- Material supplied -

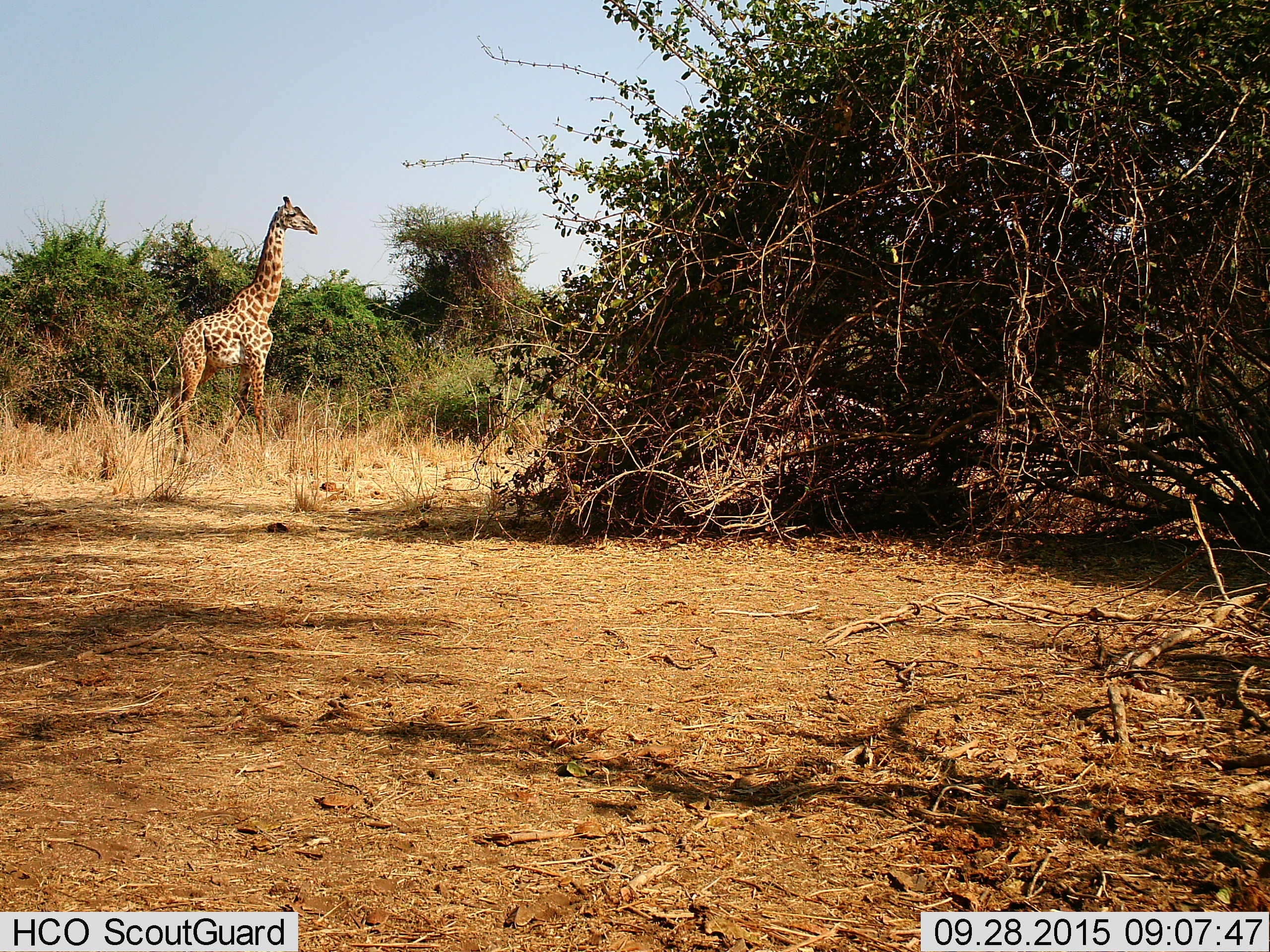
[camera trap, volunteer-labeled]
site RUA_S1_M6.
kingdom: Animalia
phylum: Chordata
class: Mammalia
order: Artiodactyla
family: Giraffidae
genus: Giraffa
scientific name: Giraffa camelopardalis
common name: giraffe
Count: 1.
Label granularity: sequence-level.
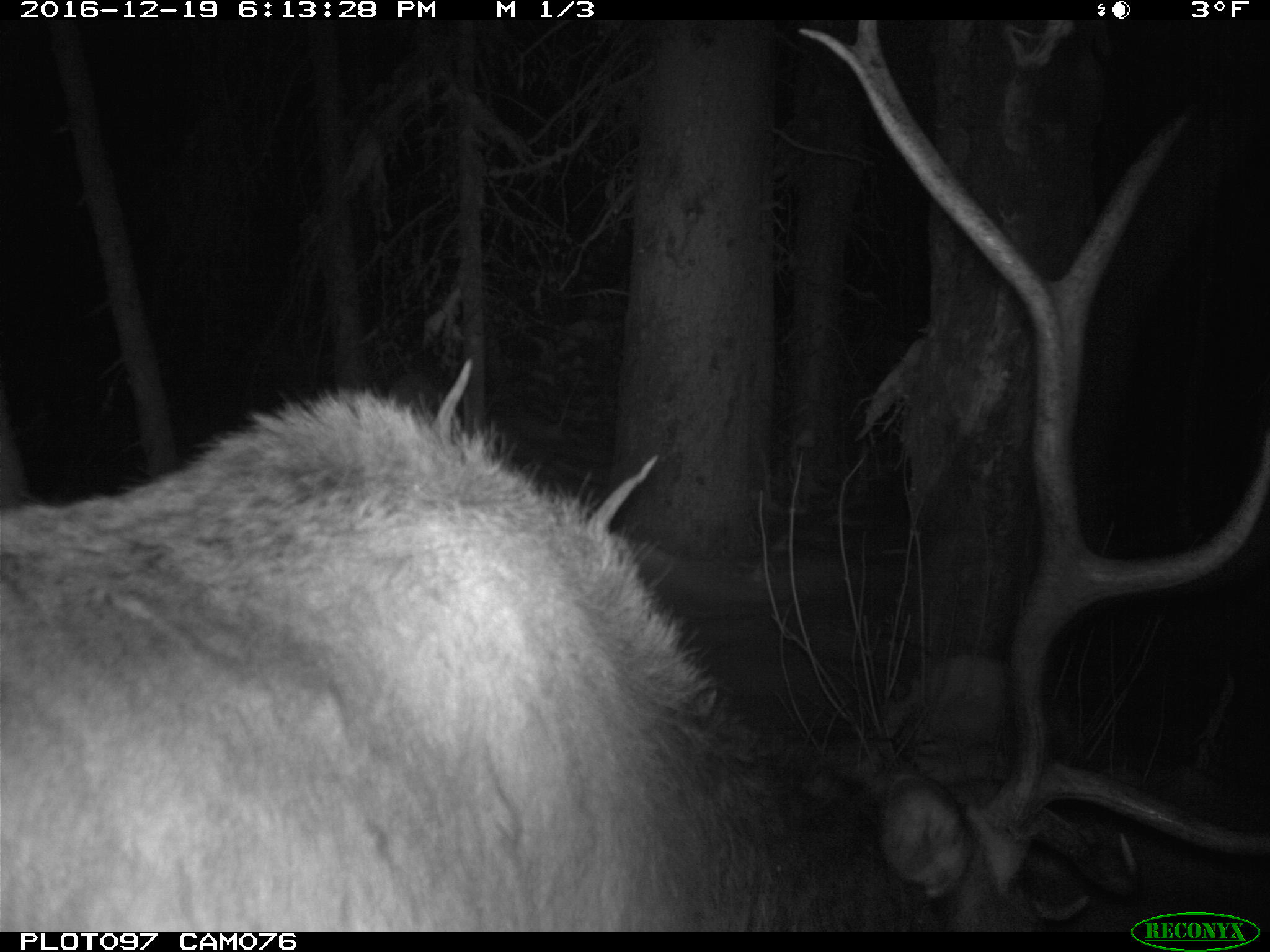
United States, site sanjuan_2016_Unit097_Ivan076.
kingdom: Animalia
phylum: Chordata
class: Mammalia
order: Artiodactyla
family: Cervidae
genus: Cervus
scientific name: Cervus elaphus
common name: red deer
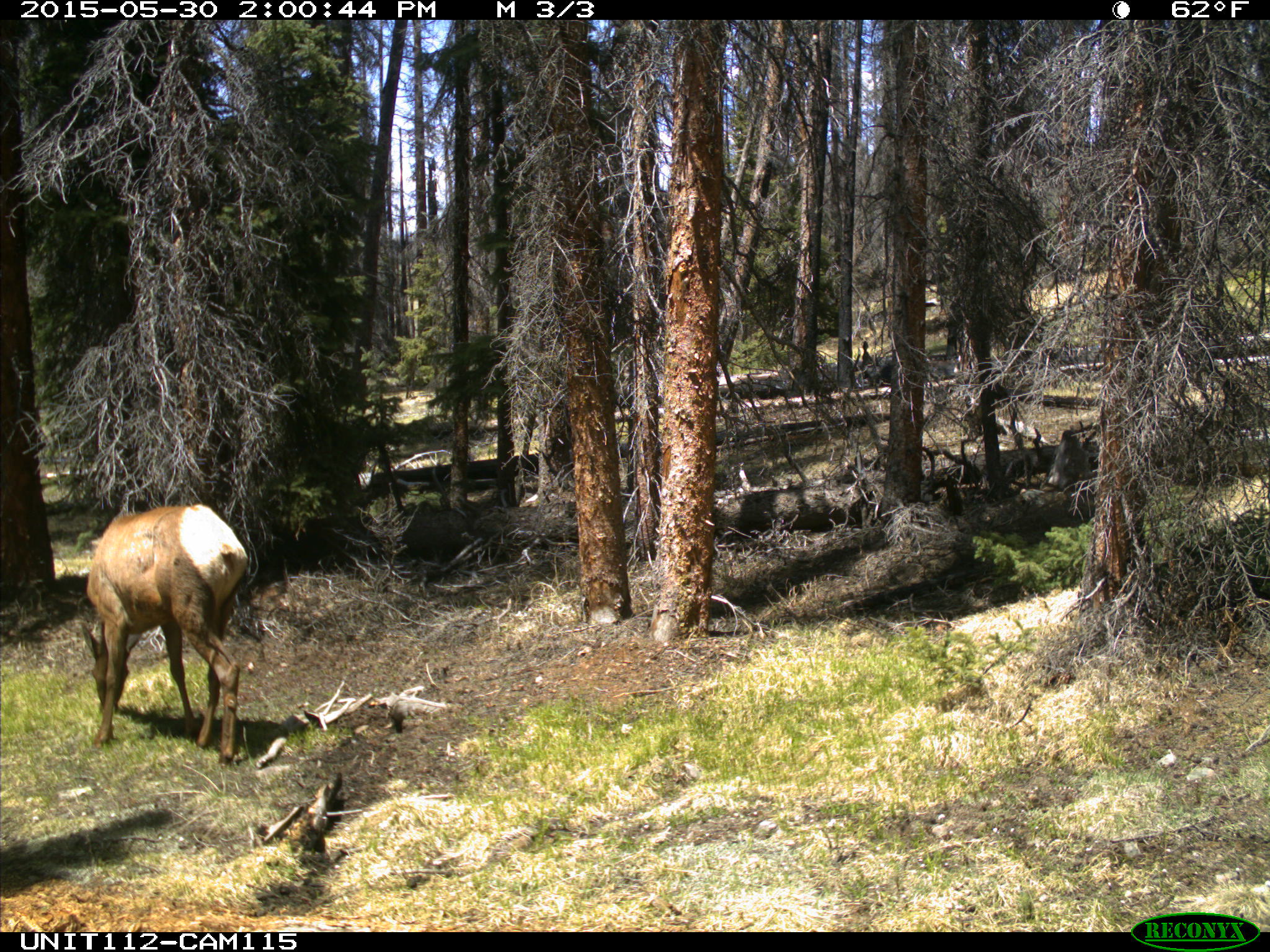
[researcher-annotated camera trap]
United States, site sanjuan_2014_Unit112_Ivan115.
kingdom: Animalia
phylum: Chordata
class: Mammalia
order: Artiodactyla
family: Cervidae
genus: Cervus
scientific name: Cervus elaphus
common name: red deer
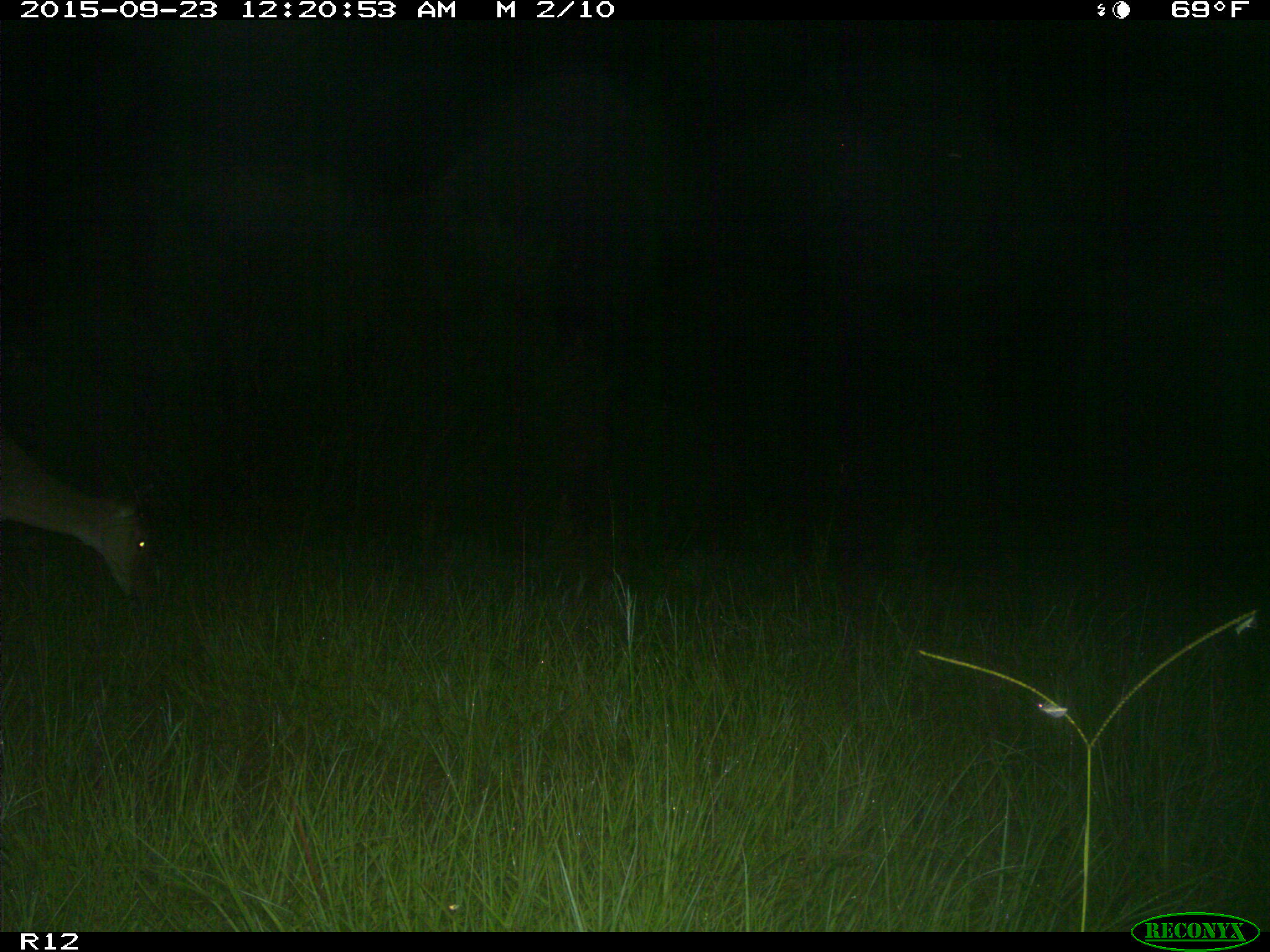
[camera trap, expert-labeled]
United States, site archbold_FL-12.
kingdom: Animalia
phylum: Chordata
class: Mammalia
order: Artiodactyla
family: Cervidae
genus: Odocoileus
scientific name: Odocoileus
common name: deer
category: unidentified deer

- Work order -
Copy every line of the entries above in which "labeled" occurs.

- Your solution -
[camera trap, volunteer-labeled]
[camera trap, expert-labeled]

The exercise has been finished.